For me, it was not easy. I fretted a lot to my boyfriend who stayed with me while my siblings took off ahead with the local guide. I stopped a lot too, sometimes walking just a few steps ahead before catching a breath. Groups and groups of people passed me by, making it look easy to climb up, yet I couldn't even force myself to walk more than 20 steps ahead without stopping. Thankfully I had my dearest and our guide who encouraged me along the way.
As we made our way up, slow as an old lady, we met people who turned back and gave up. Our guide said that lots of people do gave up, both men and women. I didn't want to. Even if it will take me hours, I still want to climb all the way up. Once I got the the halfway stop, it felt so good that I was whooping out like a kid.

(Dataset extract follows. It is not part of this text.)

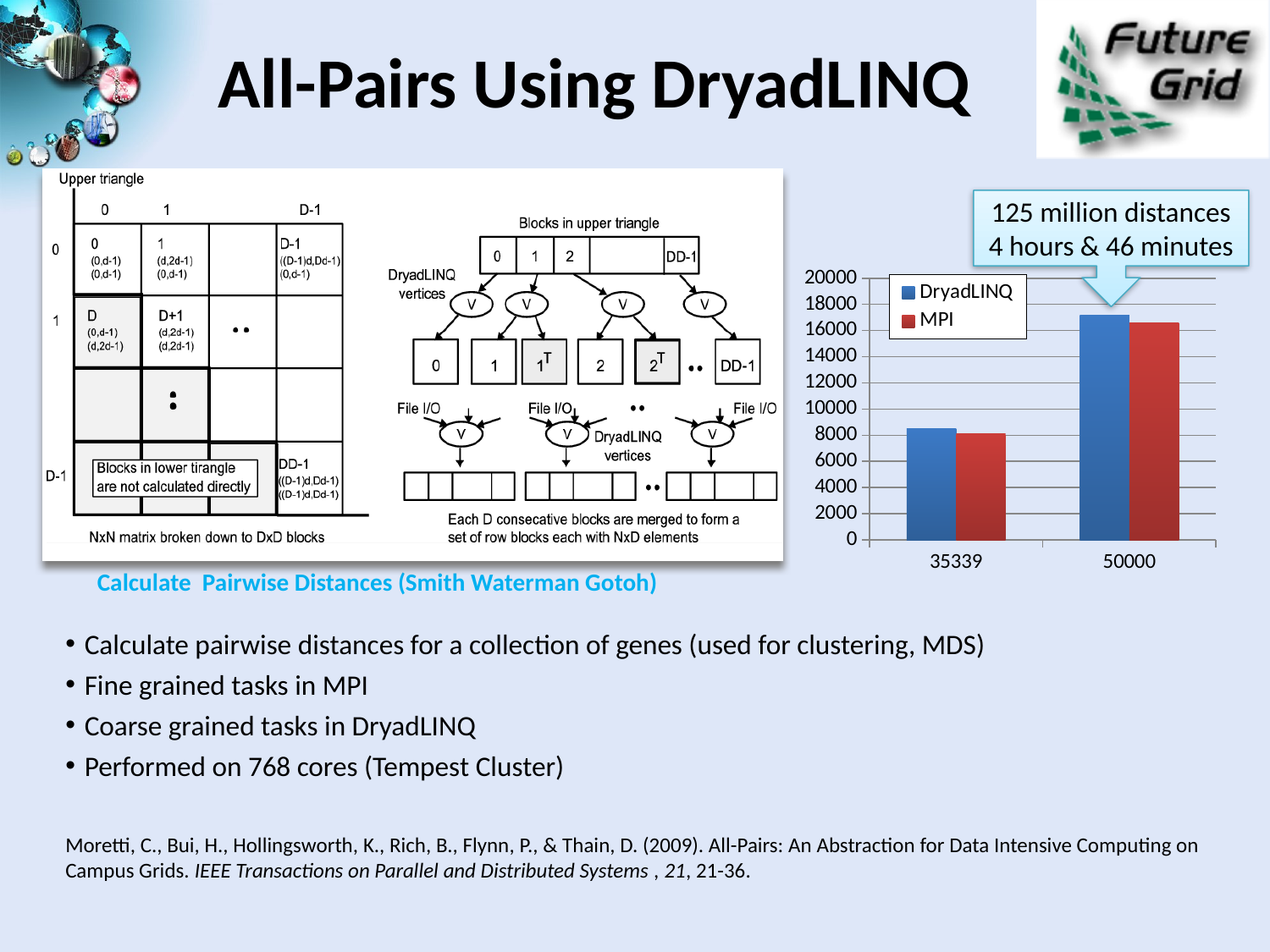
What are the two series named in the bar chart legend? DryadLINQ and MPI How many series does the legend of the bar chart list? 2 What colour are the DryadLINQ bars in the chart? blue Is the DryadLINQ value for 50000 greater or less than 16000? greater What kind of chart is shown on the right of the slide? bar chart Which category on the x axis has the shortest bars in the bar chart? 35339 Is the MPI value for 50000 greater or less than 18000? less Which category on the x axis has the tallest bars in the bar chart? 50000 Is the DryadLINQ value for 35339 greater or less than 8000? greater How many categories are shown on the x axis of the bar chart? 2 Do the bar values rise or fall from 35339 to 50000 along the x axis? rise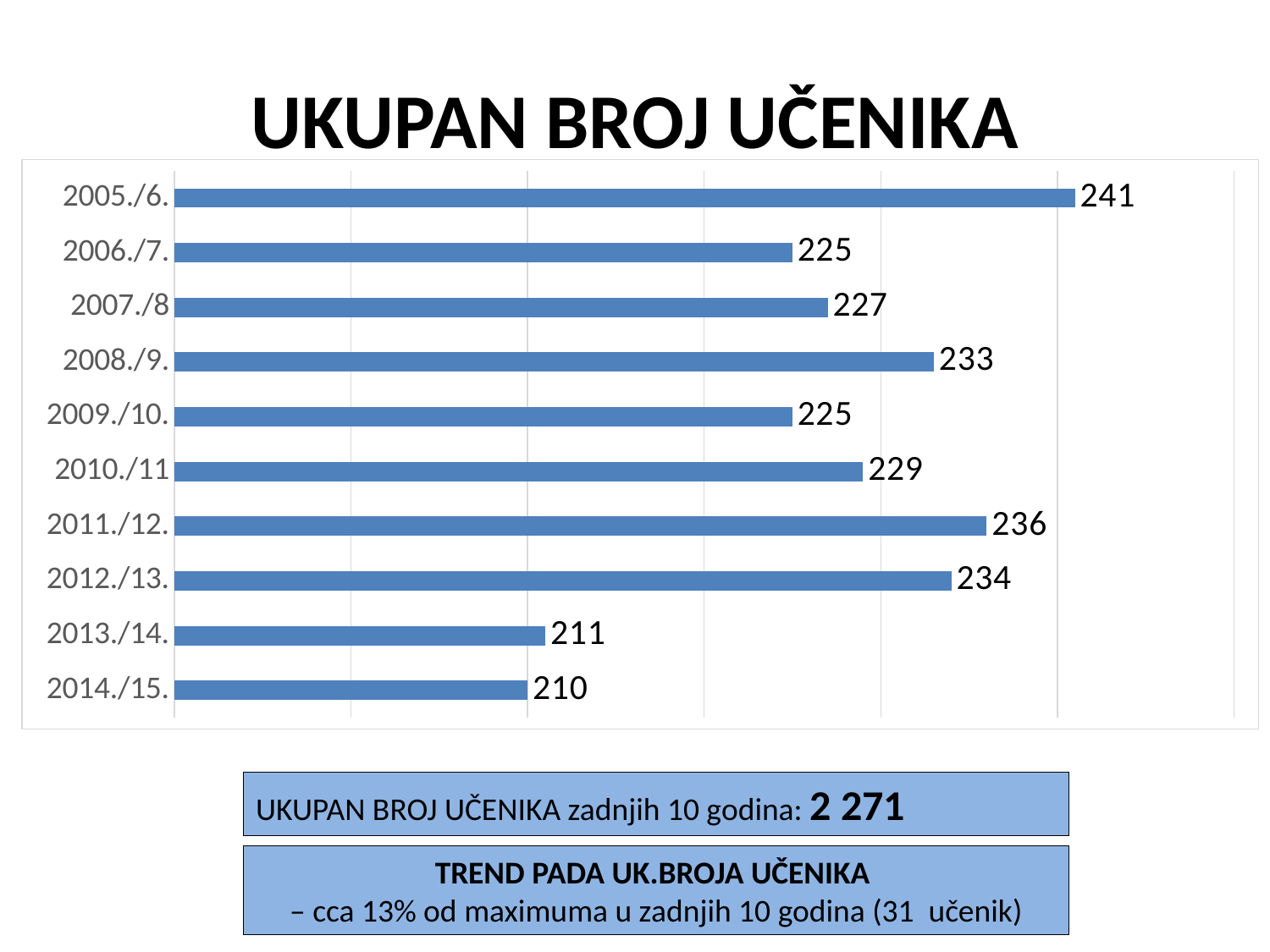
What is the title of the slide? UKUPAN BROJ UČENIKA What is the value for 2008./9.? 233 How many school years are shown in the chart? 10 Which is larger, the value for 2007./8 or the value for 2010./11? 2010./11 What is the value for 2014./15.? 210 What is the difference between the values for 2005./6. and 2014./15.? 31 Which school year has the lowest number of students? 2014./15. What is the value for 2005./6.? 241 What is the value for 2011./12.? 236 Which school year has the highest number of students? 2005./6. What is the difference between the values for 2012./13. and 2013./14.? 23 What kind of chart is shown on the slide? Bar chart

The rest of the track was not as hard, though it still took me some time to get up there. We reached the peak just as dawn tinted the sky with colors. I didn't manage to climb down the crater and caught a sight of the blue fire, but I was just in time for the sunrise. And the beautiful view was enough to pay off for all the climbs.
Morning sky and the Ijen caldera |
I am happy that I didn't give up, otherwise I won't get to see such beautiful sights. It felt just like fiction, where at the end of a hardship, you will get such reward that you'd be forever grateful. That's what I learned from this trip, that I should never give up. Because life is too great of an adventure to give up.
I also learnt that the way down is almost always hardest than the climb up.